Lyft is setting a new goal to have all of their electric, autonomous vehicles on its be powered by 100% renewable energy.
Last year, one of the company’s founders predicted that “a majority” of Lyft’s rides will be in self-driving cars by 2021. Lyft is predicting that by 2025 1 billion rides per year will be done with electric, autonomous vehicles. To power those electric autonomous vehicles, Lyft wants to use renewable energy.
Lyft recently announced that it would be partnering up with self-driving startup NuTonomy to dispatch a new fleet of autonomous, electric vehicles in Boston later this year to be tested by the public. Lyft will also be purchasing renewable energy certificates to offset emissions from their current fleet of electric autonomous vehicles, according to a company representative.
However, not all of Lyft’s autonomous cars will be electric. Lyft says it is “possible we may test a variety of prototype vehicle types in the future during the developmental phases of this technology.”
Yet as battery-powered technology matures, the company expects the vast majority of their vehicles to be electric.
“We believe that ridesharing, combined with autonomous vehicles, will be the driving force that brings electric vehicles from a tiny portion (~0.1%) of all cars on the road today to a significant majority within 20 years,” say Logan Green and John Zimmer, the company’s co-founders in a blog post.
Zimmer and Green go on to speculate:
“The heart of our transportation problem is that personally-owned vehicles are underutilized. The average car is used only 4% of the time and for electric vehicles, it takes 10 years or more to recover the cost premium through fuel savings.

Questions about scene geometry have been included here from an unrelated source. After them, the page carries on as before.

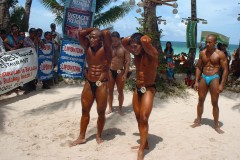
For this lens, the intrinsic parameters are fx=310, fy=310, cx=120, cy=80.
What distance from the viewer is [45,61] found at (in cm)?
937

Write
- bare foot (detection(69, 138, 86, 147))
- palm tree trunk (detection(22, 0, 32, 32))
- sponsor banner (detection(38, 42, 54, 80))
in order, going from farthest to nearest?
palm tree trunk (detection(22, 0, 32, 32)) < sponsor banner (detection(38, 42, 54, 80)) < bare foot (detection(69, 138, 86, 147))

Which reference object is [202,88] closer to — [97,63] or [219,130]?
[219,130]

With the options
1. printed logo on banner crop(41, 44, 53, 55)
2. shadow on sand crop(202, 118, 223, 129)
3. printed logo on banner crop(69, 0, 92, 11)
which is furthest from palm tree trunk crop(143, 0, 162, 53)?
shadow on sand crop(202, 118, 223, 129)

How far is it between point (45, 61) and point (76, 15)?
1.78 m

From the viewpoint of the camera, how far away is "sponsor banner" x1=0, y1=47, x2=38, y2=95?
778cm

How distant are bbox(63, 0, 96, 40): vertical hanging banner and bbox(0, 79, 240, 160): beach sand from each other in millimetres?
2329

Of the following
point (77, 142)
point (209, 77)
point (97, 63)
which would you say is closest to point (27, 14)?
point (97, 63)

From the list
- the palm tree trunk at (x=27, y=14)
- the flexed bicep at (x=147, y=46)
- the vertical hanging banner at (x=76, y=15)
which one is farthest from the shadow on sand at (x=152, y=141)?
the palm tree trunk at (x=27, y=14)

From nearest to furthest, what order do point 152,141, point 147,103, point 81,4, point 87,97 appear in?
point 147,103 → point 87,97 → point 152,141 → point 81,4

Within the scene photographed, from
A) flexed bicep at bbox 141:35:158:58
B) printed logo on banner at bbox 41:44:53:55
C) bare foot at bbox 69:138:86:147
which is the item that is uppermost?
flexed bicep at bbox 141:35:158:58

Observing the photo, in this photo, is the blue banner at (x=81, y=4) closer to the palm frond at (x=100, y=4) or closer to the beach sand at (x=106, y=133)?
the beach sand at (x=106, y=133)

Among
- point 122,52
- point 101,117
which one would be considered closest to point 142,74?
point 101,117

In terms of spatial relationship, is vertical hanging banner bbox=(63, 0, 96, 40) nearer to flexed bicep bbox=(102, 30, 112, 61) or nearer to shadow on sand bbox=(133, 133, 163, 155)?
flexed bicep bbox=(102, 30, 112, 61)

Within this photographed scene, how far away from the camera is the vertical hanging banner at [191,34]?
14.9m
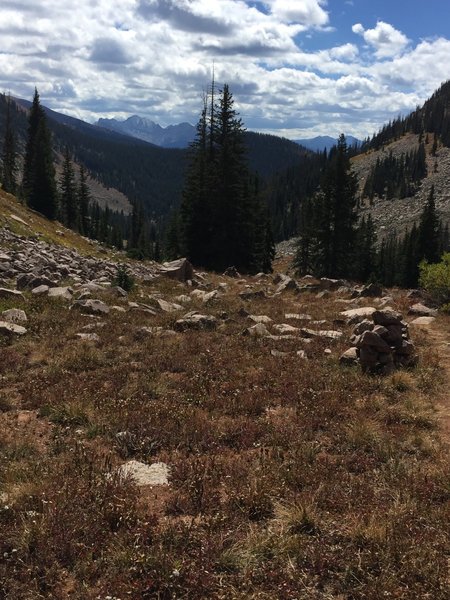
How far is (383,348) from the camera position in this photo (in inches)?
417

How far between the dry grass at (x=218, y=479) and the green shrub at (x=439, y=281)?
9.64 m

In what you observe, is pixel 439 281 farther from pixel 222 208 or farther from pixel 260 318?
pixel 222 208

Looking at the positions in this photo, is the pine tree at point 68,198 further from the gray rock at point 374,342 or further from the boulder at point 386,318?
the gray rock at point 374,342

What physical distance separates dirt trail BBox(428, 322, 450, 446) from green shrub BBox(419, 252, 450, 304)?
160 inches

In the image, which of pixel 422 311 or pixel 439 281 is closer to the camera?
pixel 422 311

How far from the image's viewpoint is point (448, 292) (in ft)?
62.8

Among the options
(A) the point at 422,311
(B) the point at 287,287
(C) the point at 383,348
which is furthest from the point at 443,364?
(B) the point at 287,287

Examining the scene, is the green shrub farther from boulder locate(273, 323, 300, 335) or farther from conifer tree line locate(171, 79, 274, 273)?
conifer tree line locate(171, 79, 274, 273)

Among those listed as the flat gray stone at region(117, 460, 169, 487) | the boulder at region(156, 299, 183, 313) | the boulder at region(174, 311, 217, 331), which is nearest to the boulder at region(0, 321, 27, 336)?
the boulder at region(174, 311, 217, 331)

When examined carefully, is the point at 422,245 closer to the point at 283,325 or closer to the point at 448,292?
A: the point at 448,292

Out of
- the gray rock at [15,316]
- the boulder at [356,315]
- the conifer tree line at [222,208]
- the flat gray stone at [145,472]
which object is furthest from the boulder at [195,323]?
the conifer tree line at [222,208]

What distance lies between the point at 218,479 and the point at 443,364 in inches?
301

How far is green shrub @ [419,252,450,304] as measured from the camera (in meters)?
19.1

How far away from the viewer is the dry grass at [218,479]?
4.33 m
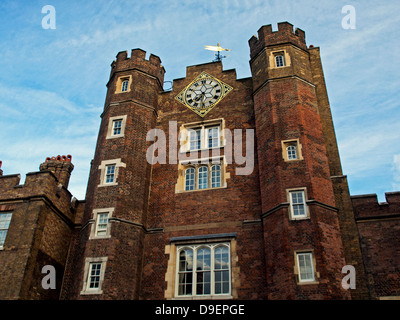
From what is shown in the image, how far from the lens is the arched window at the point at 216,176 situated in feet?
70.7

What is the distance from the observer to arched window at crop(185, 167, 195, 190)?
864 inches

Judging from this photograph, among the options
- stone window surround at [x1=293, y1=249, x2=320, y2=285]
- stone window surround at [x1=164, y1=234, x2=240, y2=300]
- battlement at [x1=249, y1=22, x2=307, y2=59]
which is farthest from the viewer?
battlement at [x1=249, y1=22, x2=307, y2=59]

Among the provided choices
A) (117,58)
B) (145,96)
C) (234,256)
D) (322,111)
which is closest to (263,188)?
(234,256)

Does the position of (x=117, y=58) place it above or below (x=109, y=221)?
above

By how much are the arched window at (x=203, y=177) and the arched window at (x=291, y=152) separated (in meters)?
4.32

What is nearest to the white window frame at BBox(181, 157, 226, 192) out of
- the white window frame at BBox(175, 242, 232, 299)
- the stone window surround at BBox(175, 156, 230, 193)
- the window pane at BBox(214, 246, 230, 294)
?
the stone window surround at BBox(175, 156, 230, 193)

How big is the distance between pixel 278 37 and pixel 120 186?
39.0ft

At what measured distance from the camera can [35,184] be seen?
20891 millimetres

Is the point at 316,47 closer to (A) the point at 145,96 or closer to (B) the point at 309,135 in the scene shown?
(B) the point at 309,135

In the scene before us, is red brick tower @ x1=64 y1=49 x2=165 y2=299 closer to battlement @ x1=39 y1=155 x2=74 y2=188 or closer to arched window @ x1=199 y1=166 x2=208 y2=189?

In comparison, Lyft vehicles can be used much more efficiently — an electric, autonomous Lyft vehicle will be utilized over 50% of the time and payback its costs in just a few years through operational savings.”
Lyft’s climate goals were driven by Donald Trump’s recent decision to pull out of the Paris accord. The company has joined a group of businesses and local governments to pledging to uphold the tenants of the agreement.